From 2014 to 2017 he was the President of the Trident Foundation for the Advancement of Ukraine in Washington. In December 2014 he organized the visit of Jim Slattery, the President of the US Congressmen's Association to Kyiv as part of a campaign to protect the family estate of aircraft designer Igor Sikorsky and to create a museum there.

On 25 October 2015 he was elected a deputy of the Mykolaiv regional council from Batkivshchyna party. From November 2015 to September 2016 — First Deputy Chairman of the Mykolaiv Regional Council.

Sokolov has been a Member of the Chamber of Commerce and Industry of Ukraine since 21 December 2016. He was awarded the honors of the Ministry of Internal Affairs of Ukraine and the Ukrainian Orthodox Church.
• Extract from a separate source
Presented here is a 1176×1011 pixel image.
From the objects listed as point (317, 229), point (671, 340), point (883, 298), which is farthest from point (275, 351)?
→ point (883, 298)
In the 2019 Ukrainian parliamentary election Sokolov failed to return to parliament; after being placed 25th on the electoral list of Batkivshchina. In these snap parliamentary election Batkivschyna received 8.18% of the votes and 26 MPs (two elected in constituencies).

Sokolov is the Chairman of the NGO Support Center of National Defense Capability of Ukraine since 2018.

As of 2021, he is deputy director of Ukrtranzit LLC.

On 8 December 2023 parliament officially terminated the parliamentary mandate of elected for Batkivshchina MP Vitaliy Danilov at Danilov's own request (of 25 November 2023). Next on the Batkivschyna 2019 election list Sokolov took his place in parliament and in the Batkivschyna-faction on 20 December 2023.

== Family ==
His father is Volodymyr Sokolov, Hero of Socialist Labor, chief engineer of Yuzhmash from 1982 to 1987.

Mykhailo Sokolov is married and has five children.